Clint P. George — clint [at] iitgoa.ac.in — Office: 205 (F5), IT Building

Meetings

Lectures: Monday (2-3pm, CL3) — Tuesday (3-4pm, LH2) — Wednesday (11:30am-12:30pm, T1)
Office hours: Monday (3-4pm) — Tuesday (4:00pm-4:55pm)

Recommended Books

Elements of Statistical Learning
by Hastie, Tibshirani, and Friedman (2017)
Machine Learning
by Mitchell (2009)
Pattern Recognition and Machine Learning (Information Science and Statistics)
by Bishop (2010)
Foundations of Data Science
by Blum, Hopcroft, and Kannan (2018)
R for Data Science: Import, Tidy, Transform, Visualize, and Model Data
by Wickham and Grolemund (2016)

Course Eligibility and Requirements

This is a core course designed for the fifth semester Computer Science and Engineering undergraduate students.
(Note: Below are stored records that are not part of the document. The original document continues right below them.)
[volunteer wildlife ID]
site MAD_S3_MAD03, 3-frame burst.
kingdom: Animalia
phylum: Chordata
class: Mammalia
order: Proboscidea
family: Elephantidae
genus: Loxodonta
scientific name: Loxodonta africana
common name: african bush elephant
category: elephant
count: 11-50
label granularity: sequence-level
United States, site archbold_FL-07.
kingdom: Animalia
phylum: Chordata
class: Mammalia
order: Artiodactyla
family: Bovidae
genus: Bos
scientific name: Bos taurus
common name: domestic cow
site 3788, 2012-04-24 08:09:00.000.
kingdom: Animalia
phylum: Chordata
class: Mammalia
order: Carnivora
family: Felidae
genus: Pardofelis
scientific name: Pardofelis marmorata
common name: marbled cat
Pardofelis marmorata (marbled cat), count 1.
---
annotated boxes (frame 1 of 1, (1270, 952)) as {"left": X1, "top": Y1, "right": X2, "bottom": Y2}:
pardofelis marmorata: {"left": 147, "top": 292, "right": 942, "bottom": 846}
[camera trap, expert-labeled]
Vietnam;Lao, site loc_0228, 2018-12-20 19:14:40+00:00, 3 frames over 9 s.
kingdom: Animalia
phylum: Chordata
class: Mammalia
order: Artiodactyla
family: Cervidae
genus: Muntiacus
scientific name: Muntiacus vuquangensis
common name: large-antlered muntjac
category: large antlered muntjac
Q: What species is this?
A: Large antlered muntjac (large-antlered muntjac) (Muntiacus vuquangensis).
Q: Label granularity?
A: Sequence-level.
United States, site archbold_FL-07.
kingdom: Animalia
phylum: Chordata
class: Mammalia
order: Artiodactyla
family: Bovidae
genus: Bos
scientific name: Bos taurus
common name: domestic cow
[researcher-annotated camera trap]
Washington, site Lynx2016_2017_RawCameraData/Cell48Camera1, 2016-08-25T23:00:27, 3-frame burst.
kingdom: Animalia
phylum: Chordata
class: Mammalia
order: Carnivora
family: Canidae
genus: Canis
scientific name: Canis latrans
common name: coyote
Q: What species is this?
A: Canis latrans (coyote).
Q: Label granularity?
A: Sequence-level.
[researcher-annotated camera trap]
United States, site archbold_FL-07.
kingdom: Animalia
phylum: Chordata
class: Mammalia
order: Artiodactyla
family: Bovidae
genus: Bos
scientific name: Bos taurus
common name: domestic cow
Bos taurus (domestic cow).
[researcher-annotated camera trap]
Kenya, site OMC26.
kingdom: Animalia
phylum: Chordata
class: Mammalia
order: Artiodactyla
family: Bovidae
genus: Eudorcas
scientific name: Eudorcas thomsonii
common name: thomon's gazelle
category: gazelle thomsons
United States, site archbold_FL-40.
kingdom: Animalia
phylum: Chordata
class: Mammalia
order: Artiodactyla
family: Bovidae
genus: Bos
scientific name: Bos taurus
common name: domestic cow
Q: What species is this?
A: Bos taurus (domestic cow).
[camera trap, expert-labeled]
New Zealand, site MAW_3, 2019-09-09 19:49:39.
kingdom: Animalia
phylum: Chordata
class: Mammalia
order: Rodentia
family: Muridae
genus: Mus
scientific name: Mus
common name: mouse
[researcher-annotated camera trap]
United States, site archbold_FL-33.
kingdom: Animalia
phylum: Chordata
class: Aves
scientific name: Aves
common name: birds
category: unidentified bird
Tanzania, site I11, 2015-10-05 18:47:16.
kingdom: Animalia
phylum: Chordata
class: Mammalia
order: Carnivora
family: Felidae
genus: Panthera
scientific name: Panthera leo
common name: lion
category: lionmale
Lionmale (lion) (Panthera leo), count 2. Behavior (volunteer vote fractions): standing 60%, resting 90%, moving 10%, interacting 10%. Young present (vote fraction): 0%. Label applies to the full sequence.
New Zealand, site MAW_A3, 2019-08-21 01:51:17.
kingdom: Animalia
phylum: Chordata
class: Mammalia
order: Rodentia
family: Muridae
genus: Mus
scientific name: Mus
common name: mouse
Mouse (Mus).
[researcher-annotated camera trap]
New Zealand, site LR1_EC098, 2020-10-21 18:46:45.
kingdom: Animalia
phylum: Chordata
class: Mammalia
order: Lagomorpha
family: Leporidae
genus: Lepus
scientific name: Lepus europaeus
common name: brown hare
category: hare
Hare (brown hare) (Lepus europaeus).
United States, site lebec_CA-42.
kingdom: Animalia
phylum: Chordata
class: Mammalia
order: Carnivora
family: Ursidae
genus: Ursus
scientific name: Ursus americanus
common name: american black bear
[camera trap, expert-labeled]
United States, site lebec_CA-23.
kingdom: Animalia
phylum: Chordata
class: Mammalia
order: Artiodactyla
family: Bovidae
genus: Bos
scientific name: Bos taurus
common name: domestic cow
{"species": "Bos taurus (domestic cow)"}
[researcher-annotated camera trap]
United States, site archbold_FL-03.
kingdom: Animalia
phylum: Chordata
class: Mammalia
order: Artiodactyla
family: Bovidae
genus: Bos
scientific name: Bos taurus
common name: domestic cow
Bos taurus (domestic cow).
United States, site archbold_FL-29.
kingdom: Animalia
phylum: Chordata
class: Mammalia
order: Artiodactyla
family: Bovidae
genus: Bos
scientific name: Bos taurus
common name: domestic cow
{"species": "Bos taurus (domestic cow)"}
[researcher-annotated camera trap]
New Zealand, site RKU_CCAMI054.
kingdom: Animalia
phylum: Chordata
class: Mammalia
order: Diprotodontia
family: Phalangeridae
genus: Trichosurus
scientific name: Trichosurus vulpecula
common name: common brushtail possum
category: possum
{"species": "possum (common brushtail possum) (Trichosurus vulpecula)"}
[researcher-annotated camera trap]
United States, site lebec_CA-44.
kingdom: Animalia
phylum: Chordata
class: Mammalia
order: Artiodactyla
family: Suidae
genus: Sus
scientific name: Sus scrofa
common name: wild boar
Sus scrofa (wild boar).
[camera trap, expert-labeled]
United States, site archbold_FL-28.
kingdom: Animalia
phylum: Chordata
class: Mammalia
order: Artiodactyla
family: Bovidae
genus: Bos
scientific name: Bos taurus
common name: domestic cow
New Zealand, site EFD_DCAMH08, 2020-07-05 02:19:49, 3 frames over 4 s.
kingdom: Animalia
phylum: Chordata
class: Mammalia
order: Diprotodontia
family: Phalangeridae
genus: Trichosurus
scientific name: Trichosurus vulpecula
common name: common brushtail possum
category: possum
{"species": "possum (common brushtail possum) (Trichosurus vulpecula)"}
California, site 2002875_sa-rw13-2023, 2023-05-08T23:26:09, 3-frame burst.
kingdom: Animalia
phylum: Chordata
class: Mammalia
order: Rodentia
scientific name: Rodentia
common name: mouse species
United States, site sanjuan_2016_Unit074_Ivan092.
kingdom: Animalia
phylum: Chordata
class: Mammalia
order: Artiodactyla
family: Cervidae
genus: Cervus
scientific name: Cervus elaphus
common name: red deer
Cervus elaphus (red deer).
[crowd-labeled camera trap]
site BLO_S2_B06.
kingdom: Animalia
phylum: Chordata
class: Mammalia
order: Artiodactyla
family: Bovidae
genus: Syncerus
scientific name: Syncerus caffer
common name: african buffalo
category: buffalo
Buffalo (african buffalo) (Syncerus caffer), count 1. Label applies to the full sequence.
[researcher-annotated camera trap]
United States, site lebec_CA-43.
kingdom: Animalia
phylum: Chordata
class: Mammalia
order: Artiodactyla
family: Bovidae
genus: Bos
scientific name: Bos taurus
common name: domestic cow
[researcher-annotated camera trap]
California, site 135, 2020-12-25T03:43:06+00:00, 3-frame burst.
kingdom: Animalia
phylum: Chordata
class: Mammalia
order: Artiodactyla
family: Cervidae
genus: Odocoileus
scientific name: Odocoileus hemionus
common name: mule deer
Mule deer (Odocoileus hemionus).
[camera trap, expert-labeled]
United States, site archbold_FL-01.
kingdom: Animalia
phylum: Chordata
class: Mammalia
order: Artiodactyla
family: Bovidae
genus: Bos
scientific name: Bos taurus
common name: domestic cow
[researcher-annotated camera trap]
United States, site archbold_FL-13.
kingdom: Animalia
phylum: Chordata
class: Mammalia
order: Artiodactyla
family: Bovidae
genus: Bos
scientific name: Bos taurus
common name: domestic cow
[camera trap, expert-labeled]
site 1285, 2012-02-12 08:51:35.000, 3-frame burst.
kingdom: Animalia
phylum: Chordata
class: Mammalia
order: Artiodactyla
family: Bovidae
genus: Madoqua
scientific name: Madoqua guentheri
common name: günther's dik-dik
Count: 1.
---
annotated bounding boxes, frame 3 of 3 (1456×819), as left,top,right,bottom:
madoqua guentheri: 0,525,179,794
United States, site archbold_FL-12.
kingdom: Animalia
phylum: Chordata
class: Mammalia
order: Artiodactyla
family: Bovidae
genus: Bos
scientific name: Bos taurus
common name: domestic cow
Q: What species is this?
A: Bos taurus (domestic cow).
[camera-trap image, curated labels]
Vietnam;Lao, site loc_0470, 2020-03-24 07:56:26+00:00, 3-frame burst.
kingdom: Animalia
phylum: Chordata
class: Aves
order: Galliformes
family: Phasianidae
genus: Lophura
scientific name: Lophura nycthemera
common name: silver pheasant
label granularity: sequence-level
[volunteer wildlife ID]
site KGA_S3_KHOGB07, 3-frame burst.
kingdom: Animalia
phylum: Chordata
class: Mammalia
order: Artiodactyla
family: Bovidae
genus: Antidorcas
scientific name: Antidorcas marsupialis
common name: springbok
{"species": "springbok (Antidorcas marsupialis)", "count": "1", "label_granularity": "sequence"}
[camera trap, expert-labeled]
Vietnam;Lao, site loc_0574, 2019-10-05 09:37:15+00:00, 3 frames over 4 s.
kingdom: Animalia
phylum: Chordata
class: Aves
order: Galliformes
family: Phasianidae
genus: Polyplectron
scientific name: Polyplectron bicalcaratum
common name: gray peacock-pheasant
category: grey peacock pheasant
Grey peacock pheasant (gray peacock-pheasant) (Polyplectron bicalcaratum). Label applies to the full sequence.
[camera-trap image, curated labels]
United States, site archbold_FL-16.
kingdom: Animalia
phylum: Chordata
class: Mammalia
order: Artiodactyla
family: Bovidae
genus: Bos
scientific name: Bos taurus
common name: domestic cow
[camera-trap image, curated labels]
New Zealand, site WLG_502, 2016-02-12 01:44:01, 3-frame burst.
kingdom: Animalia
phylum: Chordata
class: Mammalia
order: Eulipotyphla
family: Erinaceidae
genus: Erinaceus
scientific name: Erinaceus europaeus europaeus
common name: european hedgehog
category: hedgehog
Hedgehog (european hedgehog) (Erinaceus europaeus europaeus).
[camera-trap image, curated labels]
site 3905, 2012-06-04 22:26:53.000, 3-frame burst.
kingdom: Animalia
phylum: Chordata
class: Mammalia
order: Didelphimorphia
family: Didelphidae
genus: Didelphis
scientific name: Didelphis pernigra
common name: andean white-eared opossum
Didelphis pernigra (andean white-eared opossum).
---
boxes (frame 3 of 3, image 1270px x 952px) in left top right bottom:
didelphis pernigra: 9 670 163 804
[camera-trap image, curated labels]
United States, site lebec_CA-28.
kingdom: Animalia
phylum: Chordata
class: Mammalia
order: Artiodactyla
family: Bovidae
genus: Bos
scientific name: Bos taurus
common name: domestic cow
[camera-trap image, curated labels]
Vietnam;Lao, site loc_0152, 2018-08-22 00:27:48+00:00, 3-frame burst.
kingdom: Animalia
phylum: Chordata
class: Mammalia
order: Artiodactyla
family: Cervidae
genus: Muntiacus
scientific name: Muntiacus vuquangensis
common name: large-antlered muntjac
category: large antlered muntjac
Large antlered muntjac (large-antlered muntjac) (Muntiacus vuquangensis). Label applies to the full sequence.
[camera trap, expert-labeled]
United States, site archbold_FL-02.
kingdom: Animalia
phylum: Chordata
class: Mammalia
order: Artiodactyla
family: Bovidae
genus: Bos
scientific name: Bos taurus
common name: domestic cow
Knowledge in computer programming is required.
Course prerequisites: CS 113, MA106, CS215, CS218, MA214, CS344, CS386

Grading Policy

Quiz 1 (10%) — Midterm (20%) — Quiz 2 (10%) — Seminar (10%) — Homework and Classroom Pop-Quizes (10-15%) — Final (35-40%)

Academic Honesty

We expect each student to follow the highest standards of integrity and academic honesty. Copying/sharing code in exams, homeworks, labs are not allowed: see IIT Goa: Policy for academic malpractices.

Course Schedule

This is a tentative course schedule. It will be updated often. Log on to classroom to see lecture slides, other course materials, and announcements.

# Topic Materials*
1 Course Introduction
2 R programming, data visualization, data transformations using R libraries
3 Exploratory data analysis
4 Expected value, variance, The Central Limit Theorem
7 Linear regression, logistic regression, Perceptron (review)
8 Generative learning algorithms, Gaussian discriminant analysis
9 MLE, MAP (review)
10 Support Vector Machines (SVMs), kernel methods
11 Bias--variance tradeoff and error analysis
12 Learning Theory, Generalization errors, VC dimension
13 Regularization and model selection
14 Experimental evaluation of learning algorithms, cross-validation
15 Multilayer neural networks
16 Backpropagation
18 Mixture models and mixture of Gaussians
19 The expectation maximization (EM) algorithm
22 Probabilistic topic models